C A S A V A Z I A
Rio de Janeiro, 2014
Cinco atores, uma casa, 24 horas. Chegue quando quiser, fique o quanto puder.
O espetáculo nasce de três motes fundamentais: a arquitetura espacial é a força motriz do processo; o espectador tem poder de efetivamente intervir sobre a cena e transformá-la radicalmente; e as narrativas autoficcionais dos atores e do público são o mote para a criação de uma dramaturgia sensorial em tempo real.
Durante o espetáculo, os convidados – é como chamamos nosso público – vivem uma jornada pela casa, numa rotina que perpassa ações cotidianas: cozinhar, comer, dormir, tomar banho e arrumar a casa. Mas essa suposta rotina é constantemente atravessada pelos materiais biográficos dos atores, que trazem à tona as histórias dos próprios convidados.
Enquanto se banha num chuveirão, uma atriz revive os banhos de cuia de sua infância no interior de Pernambuco, no Nordeste do Brasil. A memória não é sua, mas de uma convidada, que vê o próprio relato contado há pouco encenado como história de outra pessoa.
No quarto, instigados por atrizes, convidados brincam de gato-mia, aquele pique que as crianças brincam no escuro. Pouco a pouco, o jogo se transforma na reedição de um assédio sexual infantil.

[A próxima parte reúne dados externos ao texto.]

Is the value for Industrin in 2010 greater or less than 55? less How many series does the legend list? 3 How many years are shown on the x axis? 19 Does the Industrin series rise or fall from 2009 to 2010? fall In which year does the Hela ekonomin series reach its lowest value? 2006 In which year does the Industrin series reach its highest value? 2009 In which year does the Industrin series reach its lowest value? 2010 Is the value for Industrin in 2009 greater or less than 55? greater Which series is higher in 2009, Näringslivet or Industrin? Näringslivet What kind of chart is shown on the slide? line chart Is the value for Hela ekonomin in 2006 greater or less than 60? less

Enquanto isso, na cozinha, outros tantos convidados preparam o jantar: a receita é decidida ali, na hora, a partir do que temos na geladeira.
C A S A V A Z I A é também um projeto de território.
Antes de cada edição, realizamos uma ocupação-residência com 48 a 120 horas de duração, aberta a artistas e moradores da comunidade local. Durante esse tempo, montamos a casa, realizamos ações no entorno e trabalhamos em cima de novos materiais.
Quando realizamos o projeto no bairro de Santa Cruz, Zona Oeste do Rio de Janeiro, trabalhávamos no trem, meio de transporte primeiro de muitos moradores da região. Em uma das ações, levamos para o vagão toalha, sanduíches, bolos, café, sucos e frutas e fizemos um café da manhã no chão do trem com passageiros que entravam e saíam. Em certo momento, um evangélico e um umbandista conversaram sobre tolerância religiosa.
Noutra manhã, pegamos o trem levando bolo, vela, balões, línguas de sogra e chapeuzinhos de aniversário. O objetivo era encontrar uma aniversariante. Encontramos Jessica e o vagão virou uma festa. Jessica recebeu presentes dos vendedores ambulantes e a viagem “passou voando”, de acordo com Estela, aposentada, que naquela manhã ia visitar o filho detido na Penitenciária de Bangu. Ela agradeceu por sair do trem melhor do que tinha embarcado.